(Items from a dataset)

--- begin ---

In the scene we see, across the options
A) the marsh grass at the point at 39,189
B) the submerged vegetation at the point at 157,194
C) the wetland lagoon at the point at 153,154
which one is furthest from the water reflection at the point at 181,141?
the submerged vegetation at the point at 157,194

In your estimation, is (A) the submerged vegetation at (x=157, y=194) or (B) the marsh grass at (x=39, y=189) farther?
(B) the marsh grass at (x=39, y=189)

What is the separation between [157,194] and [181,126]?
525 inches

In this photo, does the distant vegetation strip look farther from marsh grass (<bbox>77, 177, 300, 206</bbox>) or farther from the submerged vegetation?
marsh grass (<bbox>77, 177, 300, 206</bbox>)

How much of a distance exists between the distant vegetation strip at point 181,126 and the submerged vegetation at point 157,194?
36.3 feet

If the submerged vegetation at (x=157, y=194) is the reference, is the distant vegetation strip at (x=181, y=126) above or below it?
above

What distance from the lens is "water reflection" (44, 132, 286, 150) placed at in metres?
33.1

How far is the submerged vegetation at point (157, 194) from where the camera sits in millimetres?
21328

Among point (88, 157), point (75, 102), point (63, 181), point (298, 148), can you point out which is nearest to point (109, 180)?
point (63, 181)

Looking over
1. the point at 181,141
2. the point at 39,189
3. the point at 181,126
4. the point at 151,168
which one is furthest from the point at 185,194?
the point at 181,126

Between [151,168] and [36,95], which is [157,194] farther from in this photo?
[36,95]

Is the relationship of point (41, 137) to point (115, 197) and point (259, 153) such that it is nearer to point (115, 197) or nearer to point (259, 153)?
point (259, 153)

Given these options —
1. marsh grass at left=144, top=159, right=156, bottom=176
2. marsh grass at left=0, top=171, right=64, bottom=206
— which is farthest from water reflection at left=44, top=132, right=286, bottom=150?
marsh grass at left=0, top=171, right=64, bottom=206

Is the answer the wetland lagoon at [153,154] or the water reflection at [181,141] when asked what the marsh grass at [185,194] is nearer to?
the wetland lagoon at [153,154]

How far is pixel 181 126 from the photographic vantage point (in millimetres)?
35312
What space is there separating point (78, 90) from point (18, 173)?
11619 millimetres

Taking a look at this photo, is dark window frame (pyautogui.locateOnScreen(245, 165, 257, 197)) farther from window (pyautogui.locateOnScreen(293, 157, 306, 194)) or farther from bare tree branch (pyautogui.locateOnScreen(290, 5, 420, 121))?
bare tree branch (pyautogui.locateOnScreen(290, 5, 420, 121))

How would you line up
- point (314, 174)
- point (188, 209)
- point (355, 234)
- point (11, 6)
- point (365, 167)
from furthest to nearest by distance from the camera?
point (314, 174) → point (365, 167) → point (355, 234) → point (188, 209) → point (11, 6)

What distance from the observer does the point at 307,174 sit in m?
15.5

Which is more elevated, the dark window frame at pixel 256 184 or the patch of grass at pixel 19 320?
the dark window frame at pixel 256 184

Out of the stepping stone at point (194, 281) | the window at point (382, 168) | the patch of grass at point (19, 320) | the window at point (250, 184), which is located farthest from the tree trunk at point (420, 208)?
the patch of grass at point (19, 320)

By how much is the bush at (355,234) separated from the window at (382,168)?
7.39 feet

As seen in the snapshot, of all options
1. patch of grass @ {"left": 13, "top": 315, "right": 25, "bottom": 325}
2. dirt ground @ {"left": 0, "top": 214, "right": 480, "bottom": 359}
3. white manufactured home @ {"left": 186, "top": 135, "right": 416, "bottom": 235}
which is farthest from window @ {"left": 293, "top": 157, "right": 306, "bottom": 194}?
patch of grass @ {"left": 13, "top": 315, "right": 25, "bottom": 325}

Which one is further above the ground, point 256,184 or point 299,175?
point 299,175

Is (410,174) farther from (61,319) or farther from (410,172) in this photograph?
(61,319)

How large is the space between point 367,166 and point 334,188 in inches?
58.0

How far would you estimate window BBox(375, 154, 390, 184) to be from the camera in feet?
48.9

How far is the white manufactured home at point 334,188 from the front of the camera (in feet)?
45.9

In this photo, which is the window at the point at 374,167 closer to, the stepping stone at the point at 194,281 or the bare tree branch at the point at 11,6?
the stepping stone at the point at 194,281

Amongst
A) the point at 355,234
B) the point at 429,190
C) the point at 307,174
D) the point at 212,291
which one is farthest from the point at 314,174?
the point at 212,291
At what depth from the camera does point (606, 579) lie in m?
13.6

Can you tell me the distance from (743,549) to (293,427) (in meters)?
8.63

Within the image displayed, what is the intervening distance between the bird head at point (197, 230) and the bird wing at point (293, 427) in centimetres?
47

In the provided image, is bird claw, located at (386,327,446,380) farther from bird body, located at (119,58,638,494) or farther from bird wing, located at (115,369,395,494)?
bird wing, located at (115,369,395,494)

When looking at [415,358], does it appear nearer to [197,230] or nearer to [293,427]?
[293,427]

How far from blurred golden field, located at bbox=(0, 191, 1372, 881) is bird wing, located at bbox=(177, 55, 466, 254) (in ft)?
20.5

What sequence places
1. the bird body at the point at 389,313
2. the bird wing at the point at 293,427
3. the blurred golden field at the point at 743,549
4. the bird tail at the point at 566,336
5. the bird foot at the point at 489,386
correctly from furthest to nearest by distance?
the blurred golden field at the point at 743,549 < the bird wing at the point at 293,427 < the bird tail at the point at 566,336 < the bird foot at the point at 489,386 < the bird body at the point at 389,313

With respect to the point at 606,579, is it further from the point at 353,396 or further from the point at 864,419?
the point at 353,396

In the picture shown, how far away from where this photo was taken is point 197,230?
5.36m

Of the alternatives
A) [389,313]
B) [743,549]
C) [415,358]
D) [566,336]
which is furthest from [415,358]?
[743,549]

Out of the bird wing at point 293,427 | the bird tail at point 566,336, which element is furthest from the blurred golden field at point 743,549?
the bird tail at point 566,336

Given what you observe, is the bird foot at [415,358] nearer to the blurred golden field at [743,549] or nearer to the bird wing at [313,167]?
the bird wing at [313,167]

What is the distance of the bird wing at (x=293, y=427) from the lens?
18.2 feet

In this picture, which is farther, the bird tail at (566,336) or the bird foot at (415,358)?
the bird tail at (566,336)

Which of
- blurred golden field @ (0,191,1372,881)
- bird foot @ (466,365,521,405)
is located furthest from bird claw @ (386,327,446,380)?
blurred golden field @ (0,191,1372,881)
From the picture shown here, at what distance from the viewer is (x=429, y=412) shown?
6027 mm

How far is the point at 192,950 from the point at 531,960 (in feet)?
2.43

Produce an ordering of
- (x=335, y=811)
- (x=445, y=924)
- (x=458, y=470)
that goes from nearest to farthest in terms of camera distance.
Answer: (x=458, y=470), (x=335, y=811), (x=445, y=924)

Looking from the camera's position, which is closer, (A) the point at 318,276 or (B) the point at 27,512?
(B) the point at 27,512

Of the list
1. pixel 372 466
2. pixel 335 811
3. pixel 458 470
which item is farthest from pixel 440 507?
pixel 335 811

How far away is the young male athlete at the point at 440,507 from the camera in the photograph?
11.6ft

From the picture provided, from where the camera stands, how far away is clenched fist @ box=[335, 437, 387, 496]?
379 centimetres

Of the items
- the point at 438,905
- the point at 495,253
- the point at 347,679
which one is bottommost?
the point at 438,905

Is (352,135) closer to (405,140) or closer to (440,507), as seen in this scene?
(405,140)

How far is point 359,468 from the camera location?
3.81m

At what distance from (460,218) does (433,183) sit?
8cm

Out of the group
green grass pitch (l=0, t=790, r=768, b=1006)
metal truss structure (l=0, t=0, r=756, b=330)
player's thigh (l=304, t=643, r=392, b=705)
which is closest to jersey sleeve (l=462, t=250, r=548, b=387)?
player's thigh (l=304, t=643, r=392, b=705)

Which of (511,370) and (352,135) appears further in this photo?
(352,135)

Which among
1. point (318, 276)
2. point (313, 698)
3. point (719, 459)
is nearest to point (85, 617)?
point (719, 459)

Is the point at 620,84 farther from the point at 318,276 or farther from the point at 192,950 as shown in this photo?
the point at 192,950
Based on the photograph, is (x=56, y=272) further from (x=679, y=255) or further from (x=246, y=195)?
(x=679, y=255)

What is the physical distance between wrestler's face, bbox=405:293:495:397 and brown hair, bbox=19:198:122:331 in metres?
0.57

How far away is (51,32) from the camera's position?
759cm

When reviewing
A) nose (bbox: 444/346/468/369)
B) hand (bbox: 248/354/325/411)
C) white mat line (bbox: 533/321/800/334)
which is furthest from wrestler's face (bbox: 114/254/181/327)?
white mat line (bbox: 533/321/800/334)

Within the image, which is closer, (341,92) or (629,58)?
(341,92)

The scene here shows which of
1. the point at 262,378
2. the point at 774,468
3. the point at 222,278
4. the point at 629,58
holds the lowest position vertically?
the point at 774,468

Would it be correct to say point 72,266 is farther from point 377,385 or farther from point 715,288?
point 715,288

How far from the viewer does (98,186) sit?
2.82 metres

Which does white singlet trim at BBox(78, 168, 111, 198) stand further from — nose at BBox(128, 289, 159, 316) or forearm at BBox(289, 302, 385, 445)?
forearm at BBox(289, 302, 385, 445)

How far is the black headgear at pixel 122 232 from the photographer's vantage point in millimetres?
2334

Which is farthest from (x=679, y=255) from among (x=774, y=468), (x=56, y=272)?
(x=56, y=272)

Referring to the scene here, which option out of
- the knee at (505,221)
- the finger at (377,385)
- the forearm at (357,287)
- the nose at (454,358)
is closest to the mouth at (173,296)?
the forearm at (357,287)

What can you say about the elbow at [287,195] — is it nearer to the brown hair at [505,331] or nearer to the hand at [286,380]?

--- end ---

* [Request] Please quote nothing but the lines from the line with "How far away is (51,32)" through the end of the data above, exactly as written, ends included.

* [Solved problem]
How far away is (51,32) from the camera's position?
759cm

When reviewing
A) nose (bbox: 444/346/468/369)
B) hand (bbox: 248/354/325/411)
C) white mat line (bbox: 533/321/800/334)
which is furthest from wrestler's face (bbox: 114/254/181/327)?
white mat line (bbox: 533/321/800/334)

Within the image, which is closer, (341,92) or (629,58)?
(341,92)

The scene here shows which of
1. the point at 262,378
2. the point at 774,468
3. the point at 222,278
4. the point at 629,58
holds the lowest position vertically?
the point at 774,468

Would it be correct to say point 72,266 is farther from point 377,385 or farther from point 715,288?
point 715,288

How far from the viewer does (98,186) sit?
2.82 metres

Which does white singlet trim at BBox(78, 168, 111, 198) stand further from — nose at BBox(128, 289, 159, 316) or forearm at BBox(289, 302, 385, 445)?
forearm at BBox(289, 302, 385, 445)

How far is the black headgear at pixel 122 232 from the photographer's vantage point in millimetres?
2334

Which is farthest from (x=679, y=255) from among (x=774, y=468), (x=56, y=272)?
(x=56, y=272)

Referring to the scene here, which option out of
- the knee at (505,221)
- the finger at (377,385)
- the forearm at (357,287)
- the nose at (454,358)
is closest to the mouth at (173,296)?
the forearm at (357,287)

What can you say about the elbow at [287,195] — is it nearer to the brown hair at [505,331] or nearer to the hand at [286,380]?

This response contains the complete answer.